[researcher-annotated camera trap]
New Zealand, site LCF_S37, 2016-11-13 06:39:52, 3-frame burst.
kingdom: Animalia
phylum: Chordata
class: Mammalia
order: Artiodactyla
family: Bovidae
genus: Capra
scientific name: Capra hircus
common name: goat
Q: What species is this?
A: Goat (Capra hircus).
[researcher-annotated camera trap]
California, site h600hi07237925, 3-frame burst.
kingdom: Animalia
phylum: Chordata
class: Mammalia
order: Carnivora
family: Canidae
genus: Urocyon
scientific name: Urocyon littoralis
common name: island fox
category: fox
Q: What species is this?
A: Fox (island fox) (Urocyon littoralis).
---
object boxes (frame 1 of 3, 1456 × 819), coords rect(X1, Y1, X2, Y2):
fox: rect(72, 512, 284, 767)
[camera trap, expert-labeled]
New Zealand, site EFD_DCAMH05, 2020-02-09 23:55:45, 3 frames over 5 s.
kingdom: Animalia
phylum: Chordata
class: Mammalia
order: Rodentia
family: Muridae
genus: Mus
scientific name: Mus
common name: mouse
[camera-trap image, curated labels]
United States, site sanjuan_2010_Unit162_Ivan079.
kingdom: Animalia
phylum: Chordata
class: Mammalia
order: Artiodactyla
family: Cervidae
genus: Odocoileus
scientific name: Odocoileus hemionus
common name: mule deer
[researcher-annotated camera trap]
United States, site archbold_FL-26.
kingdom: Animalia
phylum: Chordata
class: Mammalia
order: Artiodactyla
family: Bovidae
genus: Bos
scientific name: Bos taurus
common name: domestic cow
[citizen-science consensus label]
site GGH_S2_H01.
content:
————
• _How to complete this task_
Your task is to set down again, exactly, every line from the beginning of the listing through the line with "genus: Urocyon".

• _Exercise answer_
[researcher-annotated camera trap]
New Zealand, site LCF_S37, 2016-11-13 06:39:52, 3-frame burst.
kingdom: Animalia
phylum: Chordata
class: Mammalia
order: Artiodactyla
family: Bovidae
genus: Capra
scientific name: Capra hircus
common name: goat
Q: What species is this?
A: Goat (Capra hircus).
[researcher-annotated camera trap]
California, site h600hi07237925, 3-frame burst.
kingdom: Animalia
phylum: Chordata
class: Mammalia
order: Carnivora
family: Canidae
genus: Urocyon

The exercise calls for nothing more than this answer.